Participants reported their leisure-time physical activity, and were followed for a decade, on average, to see if they developed 15 different types of cancer.

Meeting or exceeding the recommended guidelines goals was linked to a reduced risk of seven of those cancers. Among both men and women, the risk of kidney cancer was reduced by up to 17 percent, liver cancer by up to 27 percent and myeloma by up to 19 percent.

Among men, increased exercise was linked to up to a 14 percent reduced risk for colon cancer. Among women, more physical activity was associated with up to a 10 percent lower risk for breast cancer and up to an 18 percent lower risk of both endometrial cancer non-Hodgkin lymphoma.

The study was observational, and the findings do not prove cause and effect. Indeed, it's possible people who exercise more also engage in other healthy lifestyle behaviors that may influence cancer risk.

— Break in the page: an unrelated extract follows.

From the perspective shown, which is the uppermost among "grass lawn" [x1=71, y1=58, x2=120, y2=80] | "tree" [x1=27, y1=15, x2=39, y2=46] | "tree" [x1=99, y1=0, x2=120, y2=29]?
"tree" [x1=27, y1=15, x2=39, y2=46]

But evidence is growing that physical activity may directly affect tumor growth: A 2016 study from the National Cancer Institute found people who exercised the most also had lower odds of developing cancers of the bladder, esophagus, lung, rectum and stomach.

Exercise also helps protect against other diseases, including heart disease and type 2 diabetes, and has been shown to improve mood and sleep.

But most people aren't meeting their exercise requirements. Less than a quarter of American adults get the recommended amount of physical activity each week.